Alan Sondheim was born in Wilkes-Barre, Pennsylvania; he lives with his partner, Azure Carter in Providence. He holds a B.A. and M.A. from Brown University in English. A new-media artist, writer, and theorist, he has exhibited, performed and lectured widely.

Sondheim finished a successful residency at Eyebeam Art and Technology Center in New York in March 2012; while there, he performed with Foofwa d'Imobilite and Monika Weiss; created a series of sound pieces based on very low frequency radio and building vibrations; produced a number of 'dead or wounded' models of avatars usings 3d printing technology; and worked on a series of texts dealing with issues of pain and its relation to the virtual. He continues to work on these themes, which he presented
at SXSW Interactive 2013. Last year, he spoke at HASTAC on animal
and plant extinctions and similar themes at Subtle Tech; he also spoke and demonstrated on a glitch panel at South-by-Southwest in Austin.

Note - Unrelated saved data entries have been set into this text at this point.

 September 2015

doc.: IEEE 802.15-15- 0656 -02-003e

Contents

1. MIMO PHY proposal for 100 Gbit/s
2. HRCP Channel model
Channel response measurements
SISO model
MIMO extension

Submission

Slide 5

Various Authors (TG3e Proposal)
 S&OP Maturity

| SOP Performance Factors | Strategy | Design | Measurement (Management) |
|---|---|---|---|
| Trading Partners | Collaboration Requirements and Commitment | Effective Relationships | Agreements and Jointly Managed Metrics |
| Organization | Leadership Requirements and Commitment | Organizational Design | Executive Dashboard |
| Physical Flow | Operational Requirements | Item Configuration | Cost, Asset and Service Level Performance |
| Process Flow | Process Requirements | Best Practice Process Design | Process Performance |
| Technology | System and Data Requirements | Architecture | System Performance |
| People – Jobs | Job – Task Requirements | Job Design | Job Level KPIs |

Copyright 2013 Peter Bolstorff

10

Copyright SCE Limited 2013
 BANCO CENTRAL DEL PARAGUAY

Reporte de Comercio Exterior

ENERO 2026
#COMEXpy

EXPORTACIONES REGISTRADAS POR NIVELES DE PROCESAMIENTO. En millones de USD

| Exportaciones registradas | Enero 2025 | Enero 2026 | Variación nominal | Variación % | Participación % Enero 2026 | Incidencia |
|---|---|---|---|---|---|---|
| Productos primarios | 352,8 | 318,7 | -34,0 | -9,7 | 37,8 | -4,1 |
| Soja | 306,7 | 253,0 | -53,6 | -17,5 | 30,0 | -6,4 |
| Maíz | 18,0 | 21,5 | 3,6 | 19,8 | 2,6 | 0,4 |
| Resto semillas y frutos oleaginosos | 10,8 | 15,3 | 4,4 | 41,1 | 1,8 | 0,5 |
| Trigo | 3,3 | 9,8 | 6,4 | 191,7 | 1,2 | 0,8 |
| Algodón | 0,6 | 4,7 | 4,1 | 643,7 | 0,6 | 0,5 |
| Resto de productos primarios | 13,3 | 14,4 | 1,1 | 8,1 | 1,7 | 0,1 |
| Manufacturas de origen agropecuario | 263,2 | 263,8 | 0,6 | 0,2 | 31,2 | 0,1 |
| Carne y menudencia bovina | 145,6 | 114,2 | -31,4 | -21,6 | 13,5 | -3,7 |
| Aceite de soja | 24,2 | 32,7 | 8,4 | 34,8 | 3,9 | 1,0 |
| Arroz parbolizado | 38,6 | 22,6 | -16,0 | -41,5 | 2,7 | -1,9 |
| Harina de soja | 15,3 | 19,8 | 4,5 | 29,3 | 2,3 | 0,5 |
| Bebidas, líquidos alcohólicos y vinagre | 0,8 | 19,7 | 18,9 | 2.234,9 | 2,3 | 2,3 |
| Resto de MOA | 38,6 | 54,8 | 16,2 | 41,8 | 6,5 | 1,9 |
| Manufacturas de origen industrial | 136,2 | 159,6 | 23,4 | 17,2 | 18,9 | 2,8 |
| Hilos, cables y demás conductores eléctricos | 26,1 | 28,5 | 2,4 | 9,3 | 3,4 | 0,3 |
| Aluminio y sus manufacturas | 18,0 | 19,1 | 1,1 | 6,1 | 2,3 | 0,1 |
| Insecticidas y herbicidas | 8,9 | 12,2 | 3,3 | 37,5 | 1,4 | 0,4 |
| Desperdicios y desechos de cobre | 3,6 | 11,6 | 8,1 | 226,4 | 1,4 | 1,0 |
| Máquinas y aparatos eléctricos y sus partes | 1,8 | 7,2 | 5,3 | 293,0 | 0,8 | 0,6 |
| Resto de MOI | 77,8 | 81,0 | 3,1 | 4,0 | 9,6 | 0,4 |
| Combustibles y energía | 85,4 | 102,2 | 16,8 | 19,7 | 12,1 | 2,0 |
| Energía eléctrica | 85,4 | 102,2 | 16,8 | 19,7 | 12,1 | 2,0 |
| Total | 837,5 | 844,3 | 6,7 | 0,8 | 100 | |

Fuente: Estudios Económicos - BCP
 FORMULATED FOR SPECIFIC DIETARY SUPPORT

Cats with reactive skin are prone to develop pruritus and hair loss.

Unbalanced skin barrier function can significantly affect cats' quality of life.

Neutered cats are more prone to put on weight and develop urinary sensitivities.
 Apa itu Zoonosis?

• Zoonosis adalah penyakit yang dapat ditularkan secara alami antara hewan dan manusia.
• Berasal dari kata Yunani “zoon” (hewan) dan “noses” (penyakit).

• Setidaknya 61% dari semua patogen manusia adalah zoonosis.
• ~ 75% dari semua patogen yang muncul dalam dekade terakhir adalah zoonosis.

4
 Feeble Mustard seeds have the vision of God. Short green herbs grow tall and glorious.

Sondheim's writings include Writing Under (West Virginia University Press, 2012) the anthology Being on Line: Net Subjectivity (Lusitania, 1996), Disorders of the Real (Station Hill, 1988), .echo (alt-X digital arts, 2001), Vel (Blazevox 2004-5), Sophia (Writers Forum, 2004), Orders of the Real (Writers Forum, 2005), The Accidental Artist (Fort/Da), Azure/Nature/Digital (Blue Lion, 2009), The Wayward (Salt, 2004), and Deep Language (Salt, 2010). Sondheim's videos and films have been shown internationally; some of his work with Foofwa d'Imobilite is documented at http://foofwa.com .

In 2008, Sondheim had a solo installation and nine-month residency at the Odyssey exhibition space in the virtual world Second Life; he currently works in the Odyssey sim and the MacGrid multi-server virtual world. He has performed for LowLives and the Virtual Futures conference (both 2011). Sondheim has worked on augmented reality pieces with Mark Skwarek; he continues to work with motion capture files created at Columbia College, Chicago; and has been creating complex performances in OpenSim, Second Life, and MacGrid. Last year, he was also keynote speaker at the MacGrid Workshop/Conference in Hamilton, Ontario.

In 2008 he was on an eight-month National Science Foundation (NSF) consultancy at WVU. His research is in the art and aesthetics of codework, body and behavioral modeling, virtual environments, and avatars in general. In 2007, Sondheim was also the recipient of a New Media New York State Council of the Arts grant. Sondheim's digital work is archived at Cornell; his tapes and other materials are archived at NYU's Fales Collection, Bobst Library; and much of his curatorial and written work is archived at Ohio State University's Avant Writing Collection in Columbus.